The author then brushes aside any further discussion of software development as engineering and proceeds to base an extended argument on the premise that software development is not engineering.
The post caught my eye as I’m thinking of switching from a Computer Science degree to a Software Engineering one.
Steve says:
Numerous software development activities have clear counterparts in other engineering disciplines, including:
- Problem definition
- Creation of models to verify the engineer’s understanding of the problem
- Feasibility studies to verify viability of design candidates
- Design as a central activity
- Creation of detailed plans for building the product
- Inspections throughout the product-creation effort
- Verification that the as-built product matches the product plans
- Ongoing interplay between the abstract knowledge used by engineers and the practical knowledge gained during construction
- etc.
Which is why software development is often compared to bridge building ( albeit one can only take the comparison so far).
Which brings me to Scott Rosenberg’s book, Dreaming in Code. In the Epilogue , he tells the remarkable tale of the San Francisco Bay Bridge. The construction of the bridge was halted by Governor Schwarzenegger in December 2004 and a new design was called for (which arrived in July 2005 in the guise of an exact copy of the original). By this time the bridge was nearly half built. Says Scott:
As I read about the controversy, I couldn’t help thinking of all the software management manuals that used the rigorous procedures and time-tested standards of civil engineering as a cudgel to whack the fickle dreamers of the programming profession over the head. ” Software development needs more discipline”, they would say. ” nobody ever tried to change the design of a bridge after it was already half built!”
The State of California had done a fine job of undermining that argument.
Touche
All joking aside, however, Software development is indeed treated as a field of engineering. Says Steve:
- The Computer Society adopted a Code of Ethics for Software Engineers almost 10 years ago.
- The IEEE Computer Society approved the Software Engineering Body of Knowledge 2.0 in 2004, which was adopted as an ISO/IEC Technical Reference 19759:2005.
- Curriculum guidelines and accreditation standards have been established for undergraduate software engineering programs.
- In the United States the official engineering accreditation board, ABET, has accredited 13 undergraduate software engineering programs since 2003, and in Canada 9 such programs have been accredited (by CEAB).
- Numerous provinces in Canada license professional software engineers, and professional engineers are chartered in software in England.

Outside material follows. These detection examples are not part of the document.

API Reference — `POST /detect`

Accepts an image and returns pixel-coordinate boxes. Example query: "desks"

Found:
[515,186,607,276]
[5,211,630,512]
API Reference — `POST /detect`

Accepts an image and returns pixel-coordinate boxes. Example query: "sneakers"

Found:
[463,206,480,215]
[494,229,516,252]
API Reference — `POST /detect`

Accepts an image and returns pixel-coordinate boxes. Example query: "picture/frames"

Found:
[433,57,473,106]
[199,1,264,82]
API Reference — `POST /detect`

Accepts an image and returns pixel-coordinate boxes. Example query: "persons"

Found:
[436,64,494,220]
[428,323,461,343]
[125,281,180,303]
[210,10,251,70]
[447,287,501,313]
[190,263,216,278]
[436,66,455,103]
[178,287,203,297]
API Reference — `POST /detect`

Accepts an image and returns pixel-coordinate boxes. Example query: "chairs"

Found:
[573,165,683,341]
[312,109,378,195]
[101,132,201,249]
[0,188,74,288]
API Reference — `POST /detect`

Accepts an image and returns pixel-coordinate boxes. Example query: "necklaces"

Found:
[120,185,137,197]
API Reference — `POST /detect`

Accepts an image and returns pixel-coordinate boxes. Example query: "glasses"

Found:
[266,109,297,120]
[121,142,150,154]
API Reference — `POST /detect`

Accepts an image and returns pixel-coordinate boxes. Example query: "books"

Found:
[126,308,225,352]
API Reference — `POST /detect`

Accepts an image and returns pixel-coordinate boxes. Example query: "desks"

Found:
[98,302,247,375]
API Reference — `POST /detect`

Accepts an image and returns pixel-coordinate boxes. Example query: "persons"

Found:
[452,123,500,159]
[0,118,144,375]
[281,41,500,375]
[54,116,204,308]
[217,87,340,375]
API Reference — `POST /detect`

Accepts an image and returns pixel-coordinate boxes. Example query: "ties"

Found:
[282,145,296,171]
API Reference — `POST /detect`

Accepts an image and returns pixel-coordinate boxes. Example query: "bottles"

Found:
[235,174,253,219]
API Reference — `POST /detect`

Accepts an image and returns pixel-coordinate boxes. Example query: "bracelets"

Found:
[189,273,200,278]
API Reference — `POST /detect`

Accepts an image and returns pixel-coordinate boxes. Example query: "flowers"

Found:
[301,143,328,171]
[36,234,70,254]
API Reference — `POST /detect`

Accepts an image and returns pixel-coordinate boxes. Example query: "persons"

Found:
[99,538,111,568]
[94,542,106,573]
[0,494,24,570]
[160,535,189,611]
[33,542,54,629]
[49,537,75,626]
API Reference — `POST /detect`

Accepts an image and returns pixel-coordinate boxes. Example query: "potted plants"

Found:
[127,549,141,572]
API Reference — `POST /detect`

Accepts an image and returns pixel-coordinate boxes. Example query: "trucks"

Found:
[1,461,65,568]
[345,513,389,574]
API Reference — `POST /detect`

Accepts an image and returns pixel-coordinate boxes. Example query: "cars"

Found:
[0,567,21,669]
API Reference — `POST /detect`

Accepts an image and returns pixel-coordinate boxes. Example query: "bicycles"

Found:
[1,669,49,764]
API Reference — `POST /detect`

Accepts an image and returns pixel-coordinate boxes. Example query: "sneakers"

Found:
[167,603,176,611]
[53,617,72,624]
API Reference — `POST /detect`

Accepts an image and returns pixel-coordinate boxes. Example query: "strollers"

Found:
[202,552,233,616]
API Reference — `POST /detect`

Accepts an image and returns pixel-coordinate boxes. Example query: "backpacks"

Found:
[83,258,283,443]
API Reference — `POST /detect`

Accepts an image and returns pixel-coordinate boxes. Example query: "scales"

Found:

So do we treat software design in the same way as we treat algorithms, or do we try to do new and novel things (the way I like thinking of engineering) with our software?
Perhaps both. While there are well established principles when it comes to bridge building, bridges ( or, indeed, any kind of construction – take the Guggenheim in Bilbao, Spain) emerge from construction rather unique. Each bridge features something new and novel.
So is Software Development more a blend of engineering and art?